Hoje, escrevo-te com um propósito - e lá chegarei - mas antes, preciso de dizer-te, uma vez mais, o quanto significas para mim. E eu sei que isto já não é, de modo algum, uma novidade, mas sim, continuas a ser a pessoa mais importante do mundo para mim, apesar de tudo. Sim, continuo a gostar de ti com tudo o que tenho e sou. Sim, continuo a perder horas de sono, às voltas na cama, porque não me sais da cabeça quando tento adormecer. Sim, se eu pudesse e tu quisesses, eu ainda era capaz de dar o mundo por ti, contra tudo e todos, contra mim mesma até. Sim, tenho imensas saudades das tuas mãos e da tua boca e dos teus olhos e da tua voz e das nossas parvoíces e das conversas sem sentido e dos risos e de todos os momentos partilhados.
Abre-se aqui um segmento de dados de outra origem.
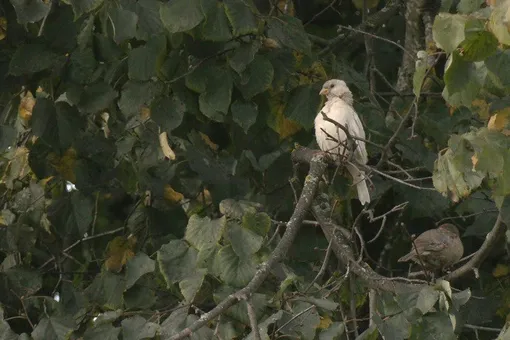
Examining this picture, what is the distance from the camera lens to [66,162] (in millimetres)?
6828

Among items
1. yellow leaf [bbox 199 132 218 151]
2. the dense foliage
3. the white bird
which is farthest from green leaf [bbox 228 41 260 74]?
yellow leaf [bbox 199 132 218 151]

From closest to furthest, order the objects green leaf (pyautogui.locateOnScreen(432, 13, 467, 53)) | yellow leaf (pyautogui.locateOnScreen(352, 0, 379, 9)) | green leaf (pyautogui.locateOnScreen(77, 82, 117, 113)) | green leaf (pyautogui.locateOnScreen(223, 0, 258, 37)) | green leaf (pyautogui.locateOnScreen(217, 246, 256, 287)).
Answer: green leaf (pyautogui.locateOnScreen(432, 13, 467, 53))
green leaf (pyautogui.locateOnScreen(217, 246, 256, 287))
green leaf (pyautogui.locateOnScreen(223, 0, 258, 37))
green leaf (pyautogui.locateOnScreen(77, 82, 117, 113))
yellow leaf (pyautogui.locateOnScreen(352, 0, 379, 9))

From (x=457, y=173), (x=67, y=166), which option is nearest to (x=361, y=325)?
(x=67, y=166)

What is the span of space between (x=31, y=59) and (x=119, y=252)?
47.9 inches

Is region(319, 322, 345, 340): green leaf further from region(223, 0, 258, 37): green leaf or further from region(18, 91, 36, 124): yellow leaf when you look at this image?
region(18, 91, 36, 124): yellow leaf

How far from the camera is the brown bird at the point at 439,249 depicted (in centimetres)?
642

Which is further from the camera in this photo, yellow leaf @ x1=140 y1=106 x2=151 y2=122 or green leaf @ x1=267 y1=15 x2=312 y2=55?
yellow leaf @ x1=140 y1=106 x2=151 y2=122

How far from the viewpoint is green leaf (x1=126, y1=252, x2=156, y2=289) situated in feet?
17.3

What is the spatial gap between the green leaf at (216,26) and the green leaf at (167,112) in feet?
1.75

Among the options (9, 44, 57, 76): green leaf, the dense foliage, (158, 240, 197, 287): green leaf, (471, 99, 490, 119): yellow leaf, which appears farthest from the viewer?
(471, 99, 490, 119): yellow leaf

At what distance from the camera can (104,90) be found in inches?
231

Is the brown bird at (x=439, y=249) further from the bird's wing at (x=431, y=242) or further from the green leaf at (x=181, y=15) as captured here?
the green leaf at (x=181, y=15)

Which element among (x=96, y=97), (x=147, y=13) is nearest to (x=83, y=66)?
(x=96, y=97)

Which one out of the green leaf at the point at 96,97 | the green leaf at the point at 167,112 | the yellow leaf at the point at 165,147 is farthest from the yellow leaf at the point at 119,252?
the green leaf at the point at 167,112
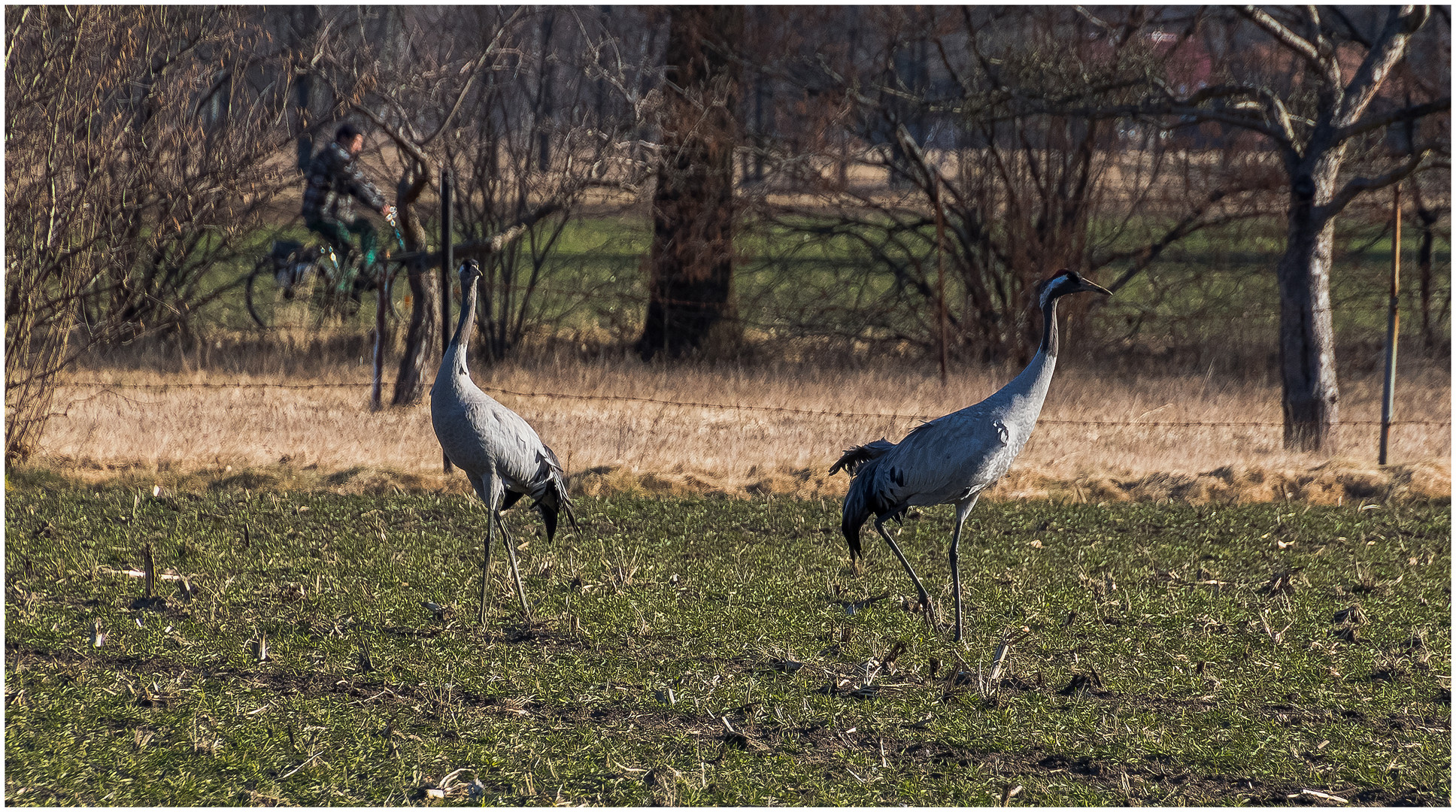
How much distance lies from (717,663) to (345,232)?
25.5 ft

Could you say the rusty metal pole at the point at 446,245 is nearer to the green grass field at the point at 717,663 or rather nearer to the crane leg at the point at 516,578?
the green grass field at the point at 717,663

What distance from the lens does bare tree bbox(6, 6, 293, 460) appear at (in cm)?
764

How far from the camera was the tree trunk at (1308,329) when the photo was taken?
8.86 m

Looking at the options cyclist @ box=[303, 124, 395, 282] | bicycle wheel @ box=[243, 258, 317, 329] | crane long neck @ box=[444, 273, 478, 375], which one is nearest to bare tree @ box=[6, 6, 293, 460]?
cyclist @ box=[303, 124, 395, 282]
E agora? Agora, se eu quisesse, podia continuar por aqui, a escrever sem sentido e a repetir-me interminavelmente, porque encontro sempre palavras e palavras para te dizer, mesmo que não as queiras ouvir, mesmo que não venhas cá lê-las. Mas já chega.
Hoje, estou debilitada pelo nosso silêncio que parece incorrompível. Estou debilitada porque não sou capaz de parar de pensar em ti e tenho praticamente de me impedir de correr para o telemóvel e arranjar um pretexto qualquer para falar contigo, mesmo tendo perfeita consciência de que nada disto é recíproco. Mas hoje, calo-me e finjo, uma vez mais que está tudo bem, porque não me resta outra alternativa. Resta-me, sim, desejar-te tudo de bom, hoje, e manter o resto dos meus desejos só para mim.
Parabéns, meu amor.
Tens o sorriso mais bonito do mundo.